§ Document extract:
From: Simon Josefsson
Subject: Re: [RFC] pre-c89 in libltdl
Date: Fri, 16 Apr 2004 00:10:22 +0200
User-agent: Gnus/5.110002 (No Gnus v0.2) Emacs/21.3.50 (gnu/linux)

Bob Friesenhahn <address@hidden> writes:

> On Thu, 15 Apr 2004, Simon Josefsson wrote:
>
>> I'm coming to that conclusion too.  But what if libltdl (perhaps as
>> part of its autoconfery) could tell me if dlopen (or whatever system
>> interface libltdl uses) was thread safe or not?  Having it do that
>> would be useful, even if it would only indicate thread safety on Linux
>> or HURD.  (Assuming those dlopen's are thread safe...)
>
> Libtool can't tell you if the system interface is thread safe.  The
> manual page might tell you if the interface is thread safe.  Whether
> the interface is thread safe or not may differ between minor versions
> of the operating system or versions of the C library.

Ok.

§ Dataset excerpts:
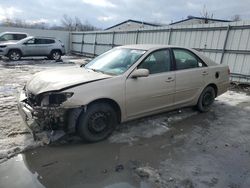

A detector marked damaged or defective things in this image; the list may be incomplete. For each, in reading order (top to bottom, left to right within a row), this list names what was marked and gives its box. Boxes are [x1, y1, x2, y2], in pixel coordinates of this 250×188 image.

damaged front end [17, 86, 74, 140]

--

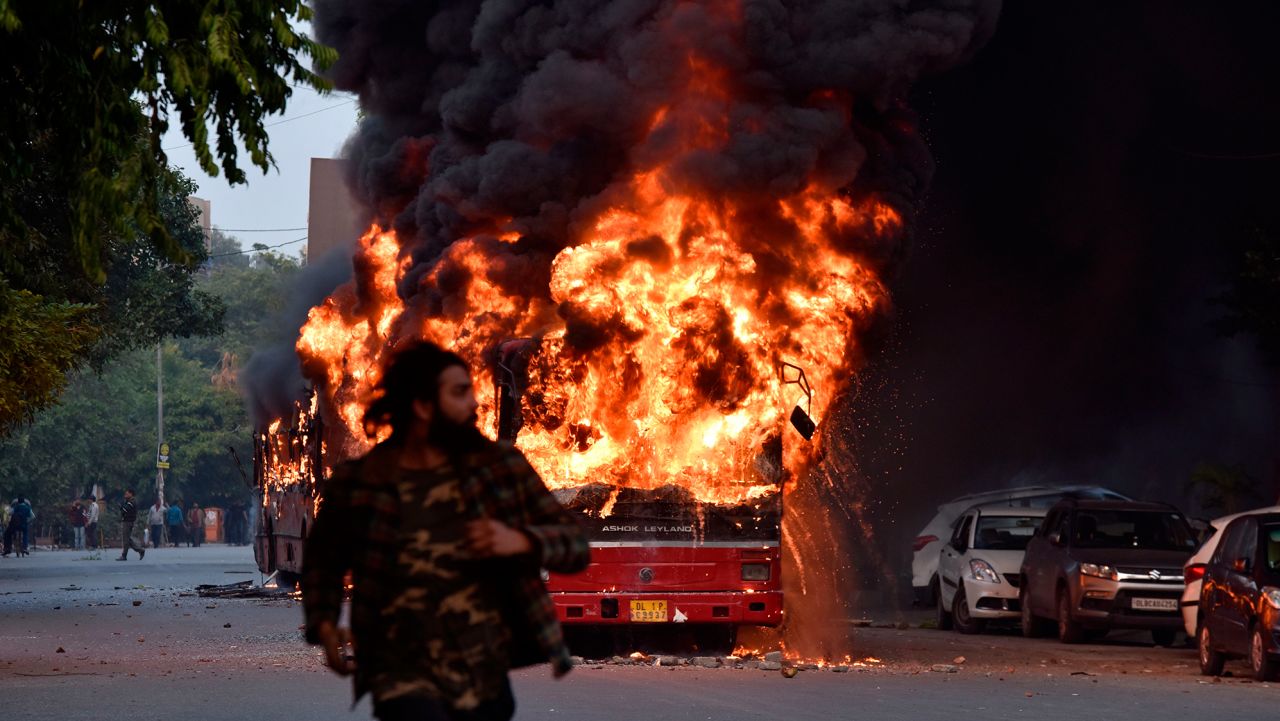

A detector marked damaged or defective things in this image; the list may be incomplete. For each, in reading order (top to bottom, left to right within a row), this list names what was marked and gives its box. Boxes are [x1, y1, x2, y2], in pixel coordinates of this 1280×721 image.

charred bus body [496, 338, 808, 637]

§ Aim 1:
Answer these questions about the libltdl email, one per line:
(a) On what date was the message sent?
(b) What does the quoted reply say might tell you whether the interface is thread safe?
(c) Which two systems did Simon Josefsson mention as possibly having thread-safe dlopen?
§ Aim 2: Name every header field that appears at the top of the libltdl email.
§ Aim 3: Write the next part of the libltdl email, starting after "Ok."

§ Result 1:
(a) Fri, 16 Apr 2004
(b) The manual page
(c) Linux and HURD

§ Result 2: From, Subject, Date, User-agent

§ Result 3:
> I hate to be the one to tell you this, but your "reentrant" C89 code
> may not actually be thread safe by default.  The reason for this is
> that often times the system will apply alternate header file
> definitions if the code is specifically compiled for thread safety.
> For example, the system may supply a special thread-safe errno
> definition and provide modified stdio macro definitions (which do
> locking) if _REENTRANT (or whatever) is defined.  That means you need
> to worry about threads even your code only uses C89 interfaces if you
> expect your library to execute safely with multiple threads.
>
> Some systems will supply an alternate C library, or other libraries if
> the application is built to be thread safe.
>
> There is no free lunch when it comes to thread safety.

Right... I'm trying to move away from errno, stdio and stuff like that
for this reason.  I'm pretty much there.  But this part of the problem
is not a big worry for me, as I don't ship binaries, just re-entrant
C89 source code.  Whoever compiles have to decide for their users what
kind of options they want to apply, and think about the implications
for threads etc.  (At least this is the shiny ideal world I'd like to
believe I live in.)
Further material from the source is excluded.